▸ Objective A
From the commentary on novels below, reproduce word for word the stretch that begins with the words containing "So, for example, TGLPPS" and ends with "don't remember exactly).".
▸ Objective B
Name every novel title, abbreviated or written out, that the commentary on novels below mentions.

▸ Provided text
-------
And that's where the tension between what I think are good or very good examples of the format accomplished, and what I think are poor examples of the format.
So, for example, TGLPPS does include a whole lot of responses (which is part of what makes it confusing and a bit drag-y); DLL is written so that there not being responses is built into the ongoing situation the novel illustrates; by Dear Enemy Webster realized she did not need any such justification. Lesley Castle does include a lot of the responses, even if they are mitigated by strong character perspective; Lady Susan does away with them for the most part if not completely (I don't remember exactly).
-------
▸ Dataset content
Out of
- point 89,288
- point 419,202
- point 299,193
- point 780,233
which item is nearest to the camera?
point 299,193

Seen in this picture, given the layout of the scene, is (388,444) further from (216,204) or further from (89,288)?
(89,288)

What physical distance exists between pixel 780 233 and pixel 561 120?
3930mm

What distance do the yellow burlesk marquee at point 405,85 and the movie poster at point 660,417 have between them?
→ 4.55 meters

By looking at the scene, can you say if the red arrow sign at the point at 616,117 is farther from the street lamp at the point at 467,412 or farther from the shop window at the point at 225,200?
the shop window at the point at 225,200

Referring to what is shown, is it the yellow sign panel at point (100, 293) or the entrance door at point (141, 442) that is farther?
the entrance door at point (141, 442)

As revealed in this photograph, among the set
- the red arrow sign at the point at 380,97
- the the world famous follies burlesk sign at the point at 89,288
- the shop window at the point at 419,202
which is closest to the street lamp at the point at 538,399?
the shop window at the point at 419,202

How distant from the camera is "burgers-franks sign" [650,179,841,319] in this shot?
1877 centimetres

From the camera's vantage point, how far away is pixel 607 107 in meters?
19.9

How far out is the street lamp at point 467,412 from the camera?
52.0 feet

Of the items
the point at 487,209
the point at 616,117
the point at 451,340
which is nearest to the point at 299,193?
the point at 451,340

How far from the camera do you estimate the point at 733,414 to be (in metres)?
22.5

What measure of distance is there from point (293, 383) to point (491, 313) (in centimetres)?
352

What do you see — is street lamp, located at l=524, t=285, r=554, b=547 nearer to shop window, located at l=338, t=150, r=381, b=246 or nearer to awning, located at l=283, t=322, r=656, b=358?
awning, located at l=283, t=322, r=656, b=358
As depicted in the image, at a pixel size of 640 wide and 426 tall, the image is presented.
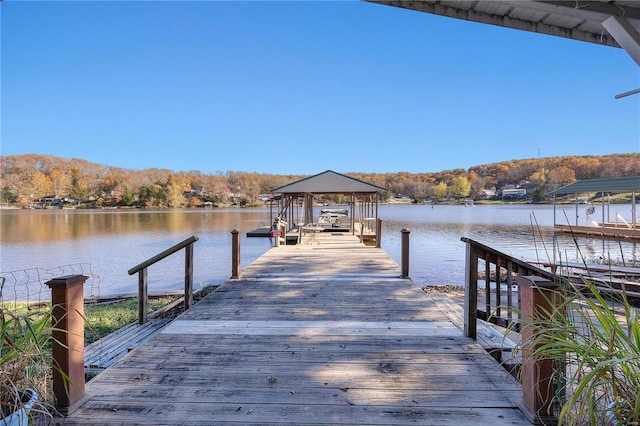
-------
▸ Problem solution A
So, for example, TGLPPS does include a whole lot of responses (which is part of what makes it confusing and a bit drag-y); DLL is written so that there not being responses is built into the ongoing situation the novel illustrates; by Dear Enemy Webster realized she did not need any such justification. Lesley Castle does include a lot of the responses, even if they are mitigated by strong character perspective; Lady Susan does away with them for the most part if not completely (I don't remember exactly).

▸ Problem solution B
- TGLPPS
- DLL
- Dear Enemy
- Lesley Castle
- Lady Susan